_Goal_: Rename "gray warship" to "naval vessel" in the stretch from the line containing "Of the house" through the end of the records. Give that stretch again with everything else unchanged.

_Spatial reasoning question data_:
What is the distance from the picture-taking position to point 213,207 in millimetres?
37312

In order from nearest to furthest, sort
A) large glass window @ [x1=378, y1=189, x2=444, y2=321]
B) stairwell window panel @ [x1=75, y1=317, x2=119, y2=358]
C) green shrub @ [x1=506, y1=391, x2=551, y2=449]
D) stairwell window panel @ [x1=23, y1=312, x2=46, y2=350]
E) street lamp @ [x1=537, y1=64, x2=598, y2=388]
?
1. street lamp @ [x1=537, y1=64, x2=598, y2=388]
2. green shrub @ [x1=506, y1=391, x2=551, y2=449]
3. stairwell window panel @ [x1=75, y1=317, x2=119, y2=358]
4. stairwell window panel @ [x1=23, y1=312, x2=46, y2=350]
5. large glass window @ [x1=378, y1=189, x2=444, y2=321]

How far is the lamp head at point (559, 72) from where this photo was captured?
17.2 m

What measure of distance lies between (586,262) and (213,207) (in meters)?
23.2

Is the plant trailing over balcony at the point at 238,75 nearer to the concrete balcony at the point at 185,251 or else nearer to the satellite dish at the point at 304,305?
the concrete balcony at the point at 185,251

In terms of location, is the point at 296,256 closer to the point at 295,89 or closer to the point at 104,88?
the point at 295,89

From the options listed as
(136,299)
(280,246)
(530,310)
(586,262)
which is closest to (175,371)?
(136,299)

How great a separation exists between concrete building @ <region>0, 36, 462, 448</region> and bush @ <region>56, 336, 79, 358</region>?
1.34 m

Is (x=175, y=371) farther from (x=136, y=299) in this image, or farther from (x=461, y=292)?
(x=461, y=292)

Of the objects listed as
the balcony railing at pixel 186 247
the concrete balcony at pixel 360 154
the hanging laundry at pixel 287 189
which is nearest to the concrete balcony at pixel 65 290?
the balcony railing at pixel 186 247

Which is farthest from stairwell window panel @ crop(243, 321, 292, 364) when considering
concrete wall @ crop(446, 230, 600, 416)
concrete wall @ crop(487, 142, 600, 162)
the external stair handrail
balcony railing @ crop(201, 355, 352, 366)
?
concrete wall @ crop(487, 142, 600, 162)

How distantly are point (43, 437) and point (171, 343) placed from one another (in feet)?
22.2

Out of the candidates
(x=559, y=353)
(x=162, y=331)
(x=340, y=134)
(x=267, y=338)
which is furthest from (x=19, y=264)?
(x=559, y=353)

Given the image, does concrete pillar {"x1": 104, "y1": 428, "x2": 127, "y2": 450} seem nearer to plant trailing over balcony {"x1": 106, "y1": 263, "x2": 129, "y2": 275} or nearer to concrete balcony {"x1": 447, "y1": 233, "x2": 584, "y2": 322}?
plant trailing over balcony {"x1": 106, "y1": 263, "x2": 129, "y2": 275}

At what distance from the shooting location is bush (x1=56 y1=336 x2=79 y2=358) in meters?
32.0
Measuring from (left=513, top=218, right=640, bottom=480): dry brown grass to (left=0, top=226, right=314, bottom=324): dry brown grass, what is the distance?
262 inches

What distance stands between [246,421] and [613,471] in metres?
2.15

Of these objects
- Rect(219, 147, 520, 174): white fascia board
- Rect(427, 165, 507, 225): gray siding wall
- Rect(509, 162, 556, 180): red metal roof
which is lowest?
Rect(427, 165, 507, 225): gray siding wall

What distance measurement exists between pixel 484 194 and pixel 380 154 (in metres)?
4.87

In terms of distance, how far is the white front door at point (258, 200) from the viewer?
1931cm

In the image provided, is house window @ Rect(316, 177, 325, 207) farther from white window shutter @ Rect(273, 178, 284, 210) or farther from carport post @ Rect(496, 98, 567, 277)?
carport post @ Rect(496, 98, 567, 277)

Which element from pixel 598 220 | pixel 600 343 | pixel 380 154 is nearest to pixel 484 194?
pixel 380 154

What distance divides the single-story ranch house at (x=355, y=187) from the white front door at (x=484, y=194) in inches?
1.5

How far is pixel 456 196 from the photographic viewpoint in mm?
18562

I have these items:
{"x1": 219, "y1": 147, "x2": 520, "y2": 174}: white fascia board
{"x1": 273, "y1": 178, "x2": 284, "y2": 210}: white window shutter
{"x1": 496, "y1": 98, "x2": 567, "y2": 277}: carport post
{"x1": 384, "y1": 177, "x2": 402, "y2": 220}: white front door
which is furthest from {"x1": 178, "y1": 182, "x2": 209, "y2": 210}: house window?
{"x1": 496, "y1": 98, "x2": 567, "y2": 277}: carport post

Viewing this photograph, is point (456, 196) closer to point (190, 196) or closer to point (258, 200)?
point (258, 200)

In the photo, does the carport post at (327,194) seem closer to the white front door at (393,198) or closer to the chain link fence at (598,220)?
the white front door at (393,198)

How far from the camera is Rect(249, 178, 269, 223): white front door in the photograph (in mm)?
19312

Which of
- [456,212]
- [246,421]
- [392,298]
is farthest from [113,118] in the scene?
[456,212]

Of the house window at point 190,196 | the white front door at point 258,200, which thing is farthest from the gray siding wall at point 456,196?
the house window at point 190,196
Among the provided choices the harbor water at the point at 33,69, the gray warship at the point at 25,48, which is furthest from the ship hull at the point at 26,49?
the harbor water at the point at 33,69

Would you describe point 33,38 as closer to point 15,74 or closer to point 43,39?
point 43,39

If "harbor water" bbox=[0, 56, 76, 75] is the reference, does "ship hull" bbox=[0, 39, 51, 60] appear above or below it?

_Complete answer_:
Of the house window at point 190,196 | the white front door at point 258,200, which thing is farthest from the gray siding wall at point 456,196?
the house window at point 190,196
Among the provided choices the harbor water at the point at 33,69, the naval vessel at the point at 25,48, which is furthest from the ship hull at the point at 26,49?
the harbor water at the point at 33,69

Would you describe point 33,38 as closer to point 15,74 or closer to point 43,39?
point 43,39

If "harbor water" bbox=[0, 56, 76, 75] is the reference, does "ship hull" bbox=[0, 39, 51, 60] appear above or below it?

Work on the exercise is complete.